It was during this period that her rise began and she was soon considered one of the most important actresses of the time. In France, she was hailed by critics as "the golden voice" or "the divine Sarah". She was attractive, slim, petite and elegant, setting trends in the world of fashion and hairstyles. Today's tabloids would rave about her for her odd hobbies - she slept in a coffin, had a menagerie of exotic animals at home, made no secret of the many lovers who had to be rich or famous to win her over, and was not afraid of scandal. The theatre was everything to her, she could portray both charming and dashing women and even male roles. The role of a lifetime for her was Dumas' The Lady with the Camellias, which she played from 1880 until her old age.
In 1882 she married Jacques Damal, who was an attaché of the Greek embassy in Paris and was also an actor, so they opened their own theatre together, with her son Maurice as director. The theatre soon ran into financial difficulties and went bankrupt, the cause being Damal's addiction to morphine and gambling, which he financed from the profits of the theatre. He died in 1889, but they were already separated.

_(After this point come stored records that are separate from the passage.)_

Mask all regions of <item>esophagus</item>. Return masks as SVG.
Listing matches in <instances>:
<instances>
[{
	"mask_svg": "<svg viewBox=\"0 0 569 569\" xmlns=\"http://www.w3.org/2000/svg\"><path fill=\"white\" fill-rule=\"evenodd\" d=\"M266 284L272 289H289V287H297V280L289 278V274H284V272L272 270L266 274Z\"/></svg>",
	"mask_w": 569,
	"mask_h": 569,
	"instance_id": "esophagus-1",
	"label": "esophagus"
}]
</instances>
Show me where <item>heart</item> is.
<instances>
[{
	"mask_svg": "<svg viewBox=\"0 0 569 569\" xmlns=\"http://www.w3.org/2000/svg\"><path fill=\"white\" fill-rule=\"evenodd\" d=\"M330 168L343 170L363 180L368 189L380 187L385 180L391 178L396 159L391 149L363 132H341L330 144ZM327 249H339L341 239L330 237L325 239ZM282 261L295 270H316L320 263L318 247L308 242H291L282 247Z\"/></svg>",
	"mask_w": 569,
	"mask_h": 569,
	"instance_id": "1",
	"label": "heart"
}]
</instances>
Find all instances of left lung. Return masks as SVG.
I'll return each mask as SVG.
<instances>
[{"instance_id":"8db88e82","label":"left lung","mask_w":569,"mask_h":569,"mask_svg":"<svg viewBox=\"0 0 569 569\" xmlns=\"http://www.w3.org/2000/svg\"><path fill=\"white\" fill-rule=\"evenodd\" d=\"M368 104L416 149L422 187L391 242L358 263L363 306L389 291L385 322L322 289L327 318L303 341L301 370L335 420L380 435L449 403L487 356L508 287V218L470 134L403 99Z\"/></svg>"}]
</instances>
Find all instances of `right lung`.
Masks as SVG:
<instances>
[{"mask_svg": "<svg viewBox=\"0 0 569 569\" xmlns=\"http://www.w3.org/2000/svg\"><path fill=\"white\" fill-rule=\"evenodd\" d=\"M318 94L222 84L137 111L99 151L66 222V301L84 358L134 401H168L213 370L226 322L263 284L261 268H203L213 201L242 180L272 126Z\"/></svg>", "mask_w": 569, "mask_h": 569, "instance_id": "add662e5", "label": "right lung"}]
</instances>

The collapse of the theatre meant a big financial loss for Sarah, which she compensated with income from foreign tours, which she went on with her own acting company. She did several of them during her lifetime. The first in London in 1879, followed a year later in the United States, where she visited 51 cities in six months, and then a major European tour in which she visited Russia, Italy, Greece, Hungary, Switzerland, Denmark, Belgium and the Netherlands. Between 1886 and 1889 she performed several times in the USA, and in 1891-93 she made a world tour, during which she visited Prague, but refused to perform in Germany.
At Christmas 1894, she was brought together by chance with the Czech artist Alfons Mucha, who was in Lemercier's lithographic workshop in Paris at the time she was commissioning a poster for a new play by Gismond. Mucha depicted her as a noble Byzantine princess with a palm leaf and a golden halo; the poster was over two metres long and three-quarters of a metre wide and became a Parisian sensation, with 4,000 printed. Mucha then worked for Sarah for the next six years, portraying her as the Lady with Camellias in 1896. This work is considered one of the highlights of Art Nouveau printmaking, as are Mucha's other posters for plays such as Lorenzaccio and Médea. In addition, he designed jewellery for it, made by the famous Parisian jeweller Georges Fouquet.
In 1906 Sarah was appointed professor at the Paris Conservatoire and in 1914 she received a present for her seventieth birthday - the Legion of Honour. At the same time, however, doctors had to amputate her right leg due to inflammation in her already injured knee. Even after that she continued to play sitting up, but refused a prosthesis. During the First World War she performed for French soldiers in tents, barns and infirmaries on improvised stages.
In addition to the theatre, she was also active as a writer, in 1907 she wrote the memoir My Double Life, translated several plays and also painted and sculpted. She made her first film appearance in 1900 in a two-minute silent film about Hamlet, which premiered at the World Exhibition in Paris. After this experience she took a negative attitude towards filmmaking, but she still starred in Tosca in 1909 and three years later in The Loves of Queen Elizabeth.
She died of kidney failure on 26 March 1923 and was accompanied by almost the whole of Paris on her last journey to Père Lachaise cemetery.